Erbil (AsiaNews / Agencies) - The autonomous Kurdistan region will hold a referendum on September 25th to decide on independence from Baghdad and the creation of an autonomous territorial entity. The Kurdish leaders in Erbil yesterday announced the vote despite the vast front opposition to dividing Iraq.
Over the years, hundreds of thousands of Christians have been sheltered in the region, as well as Muslims and Yazidis who fled Nineveh's plain after the arrival of the Islamic State.
The Kurdistan Presidency office issued a note confirming that "September 25, 2017 is the date for the independence referendum". The Iraqi Kurdistan region is formed by three provinces, which are entrusted with the guidance of a regional autonomous government and protected by local security forces.
Independent self-government has a large consensus among the local population but is opposed by most of the country and the international community because it could undermine the nation's instability.
The statement issued by the Kurdish regional presidency reminds one of the most controversial issues related to independence, saying that the referendum will be held "in the Kurdistan region and in Kurdistan areas not controlled by local government". The reference is to the northern territories claimed by both Kurdistan and Baghdad, rich in oil and natural gas.
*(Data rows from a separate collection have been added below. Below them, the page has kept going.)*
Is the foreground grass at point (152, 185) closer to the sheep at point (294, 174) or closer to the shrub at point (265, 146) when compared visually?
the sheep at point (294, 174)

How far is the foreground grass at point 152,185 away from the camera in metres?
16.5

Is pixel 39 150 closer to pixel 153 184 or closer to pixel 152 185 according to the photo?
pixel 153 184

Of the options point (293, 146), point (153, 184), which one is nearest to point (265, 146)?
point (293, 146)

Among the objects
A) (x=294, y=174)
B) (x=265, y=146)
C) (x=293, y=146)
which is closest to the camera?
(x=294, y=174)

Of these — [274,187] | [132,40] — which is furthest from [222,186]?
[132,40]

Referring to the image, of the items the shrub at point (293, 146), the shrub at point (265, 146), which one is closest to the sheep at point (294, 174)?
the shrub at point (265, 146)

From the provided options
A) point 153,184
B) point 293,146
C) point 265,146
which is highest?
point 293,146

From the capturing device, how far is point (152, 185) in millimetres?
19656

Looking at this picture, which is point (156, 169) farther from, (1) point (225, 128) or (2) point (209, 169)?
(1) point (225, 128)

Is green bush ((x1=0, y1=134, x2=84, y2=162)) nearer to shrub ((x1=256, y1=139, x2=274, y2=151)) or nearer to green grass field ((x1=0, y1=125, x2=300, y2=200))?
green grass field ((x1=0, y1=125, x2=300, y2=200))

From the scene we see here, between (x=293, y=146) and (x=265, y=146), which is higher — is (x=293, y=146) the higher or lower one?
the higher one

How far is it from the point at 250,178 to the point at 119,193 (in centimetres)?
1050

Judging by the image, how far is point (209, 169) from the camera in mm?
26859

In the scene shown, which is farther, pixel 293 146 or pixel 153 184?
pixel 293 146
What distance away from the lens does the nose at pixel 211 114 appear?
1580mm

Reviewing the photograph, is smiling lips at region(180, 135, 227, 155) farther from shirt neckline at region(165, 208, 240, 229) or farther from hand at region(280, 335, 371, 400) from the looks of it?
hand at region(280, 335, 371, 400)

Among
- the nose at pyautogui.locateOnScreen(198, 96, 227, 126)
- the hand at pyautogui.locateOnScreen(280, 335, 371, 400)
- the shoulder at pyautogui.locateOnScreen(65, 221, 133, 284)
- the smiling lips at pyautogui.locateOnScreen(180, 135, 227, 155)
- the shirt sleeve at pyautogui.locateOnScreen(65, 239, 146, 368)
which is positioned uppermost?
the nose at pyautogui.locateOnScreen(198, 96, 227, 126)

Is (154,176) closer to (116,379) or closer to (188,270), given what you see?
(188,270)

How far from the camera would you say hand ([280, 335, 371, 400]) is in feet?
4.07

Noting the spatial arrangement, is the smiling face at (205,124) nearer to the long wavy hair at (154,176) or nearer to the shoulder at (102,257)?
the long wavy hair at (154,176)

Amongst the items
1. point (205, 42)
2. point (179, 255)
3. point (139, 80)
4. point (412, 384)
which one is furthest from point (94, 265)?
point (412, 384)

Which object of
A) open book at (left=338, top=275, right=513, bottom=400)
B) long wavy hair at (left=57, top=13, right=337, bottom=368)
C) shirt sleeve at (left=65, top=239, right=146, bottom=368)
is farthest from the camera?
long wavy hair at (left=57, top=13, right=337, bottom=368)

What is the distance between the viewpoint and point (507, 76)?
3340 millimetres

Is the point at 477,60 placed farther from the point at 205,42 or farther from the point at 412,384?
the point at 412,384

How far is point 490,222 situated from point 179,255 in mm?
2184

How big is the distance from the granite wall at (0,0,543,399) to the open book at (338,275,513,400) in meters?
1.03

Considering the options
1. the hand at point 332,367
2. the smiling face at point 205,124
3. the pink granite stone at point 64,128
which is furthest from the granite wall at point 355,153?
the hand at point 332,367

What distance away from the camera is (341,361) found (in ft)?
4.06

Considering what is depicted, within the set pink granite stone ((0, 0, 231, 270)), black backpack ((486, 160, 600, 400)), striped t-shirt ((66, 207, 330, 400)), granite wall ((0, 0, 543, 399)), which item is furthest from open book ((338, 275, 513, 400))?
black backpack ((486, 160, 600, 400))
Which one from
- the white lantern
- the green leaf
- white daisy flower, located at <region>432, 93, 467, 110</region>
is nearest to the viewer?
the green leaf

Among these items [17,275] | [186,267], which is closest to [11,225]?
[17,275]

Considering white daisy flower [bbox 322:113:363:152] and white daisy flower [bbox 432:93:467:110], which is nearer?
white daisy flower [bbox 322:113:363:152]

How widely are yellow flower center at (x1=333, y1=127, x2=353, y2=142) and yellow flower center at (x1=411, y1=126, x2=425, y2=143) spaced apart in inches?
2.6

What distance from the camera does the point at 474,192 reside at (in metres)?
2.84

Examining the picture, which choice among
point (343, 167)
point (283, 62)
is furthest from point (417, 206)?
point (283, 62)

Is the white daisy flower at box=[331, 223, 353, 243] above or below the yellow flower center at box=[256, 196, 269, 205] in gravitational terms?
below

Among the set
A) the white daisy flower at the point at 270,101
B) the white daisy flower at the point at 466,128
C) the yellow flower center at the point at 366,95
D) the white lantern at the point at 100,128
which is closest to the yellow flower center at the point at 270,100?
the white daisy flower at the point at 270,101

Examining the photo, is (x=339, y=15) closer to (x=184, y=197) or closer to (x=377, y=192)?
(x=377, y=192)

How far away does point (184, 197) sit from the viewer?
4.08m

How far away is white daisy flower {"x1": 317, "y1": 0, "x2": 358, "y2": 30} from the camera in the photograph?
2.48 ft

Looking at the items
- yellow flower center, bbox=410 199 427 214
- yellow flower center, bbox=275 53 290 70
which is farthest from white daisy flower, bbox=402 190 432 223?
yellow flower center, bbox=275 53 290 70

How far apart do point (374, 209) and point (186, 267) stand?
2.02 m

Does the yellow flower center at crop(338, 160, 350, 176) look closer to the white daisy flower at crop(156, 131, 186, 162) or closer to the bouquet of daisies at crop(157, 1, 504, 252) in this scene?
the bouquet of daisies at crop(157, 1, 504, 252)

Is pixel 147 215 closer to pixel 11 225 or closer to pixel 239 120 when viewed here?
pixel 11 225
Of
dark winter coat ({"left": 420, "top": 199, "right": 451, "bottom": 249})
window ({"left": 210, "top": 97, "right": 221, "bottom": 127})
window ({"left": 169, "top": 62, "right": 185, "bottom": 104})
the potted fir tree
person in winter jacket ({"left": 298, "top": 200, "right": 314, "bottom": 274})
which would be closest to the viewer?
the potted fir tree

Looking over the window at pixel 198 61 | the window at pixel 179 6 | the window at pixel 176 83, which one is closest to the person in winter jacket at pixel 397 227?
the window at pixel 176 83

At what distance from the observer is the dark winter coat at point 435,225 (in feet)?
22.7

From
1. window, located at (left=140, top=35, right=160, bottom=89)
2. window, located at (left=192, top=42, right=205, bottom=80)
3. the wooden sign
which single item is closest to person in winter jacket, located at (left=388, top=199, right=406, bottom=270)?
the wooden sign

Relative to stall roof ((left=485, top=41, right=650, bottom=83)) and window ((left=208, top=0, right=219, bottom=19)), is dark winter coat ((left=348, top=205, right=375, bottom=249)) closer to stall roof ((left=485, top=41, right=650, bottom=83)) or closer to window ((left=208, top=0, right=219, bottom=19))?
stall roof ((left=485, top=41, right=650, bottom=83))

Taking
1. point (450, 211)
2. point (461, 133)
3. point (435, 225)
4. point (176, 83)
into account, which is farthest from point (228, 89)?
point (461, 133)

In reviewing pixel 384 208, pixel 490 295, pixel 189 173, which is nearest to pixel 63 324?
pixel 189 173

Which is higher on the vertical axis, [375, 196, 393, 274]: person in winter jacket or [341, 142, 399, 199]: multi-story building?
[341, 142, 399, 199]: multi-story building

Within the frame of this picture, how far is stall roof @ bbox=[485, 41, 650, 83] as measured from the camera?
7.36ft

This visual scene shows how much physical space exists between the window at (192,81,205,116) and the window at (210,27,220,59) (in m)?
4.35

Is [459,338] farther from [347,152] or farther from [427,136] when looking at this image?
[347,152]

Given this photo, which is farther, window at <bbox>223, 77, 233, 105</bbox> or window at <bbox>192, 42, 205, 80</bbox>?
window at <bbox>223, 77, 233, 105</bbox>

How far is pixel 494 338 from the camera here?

Among them is the area of Kirkuk, now mostly under the control of Peshmerga.
In recent times, both Baghdad and the Kurdish region are undergoing a profound economic and financial crisis, heightened by the collapse of oil prices; In fact, the proceeds from the sale of crude represent the vast majority of revenue.
In addition, despite a large movement favoring Kurdish independence, Iraqi Kurds are divided in their entirety; Splits and contrasts that risk paralyzing the unborn state immediately.
Adding to this is the opposition of some regional powers: Turkey, Syria and Iran have a large internal Kurdish community and are against the birth of a Kurdish independent entity, fearing – above all Ankara - that it can feed secessionists .
Other critical and opposing voices to the country's division include the Chaldean Church, which has long worked for the unity of Iraq in the face of internal problems and external threats (including the Islamic State). The opposition of the patriarchate is not just about the self-governing of the Kurds, but also the projects powered by some Christian groups which could lead to the creation of a "Christian ghetto" on the Nineveh plain.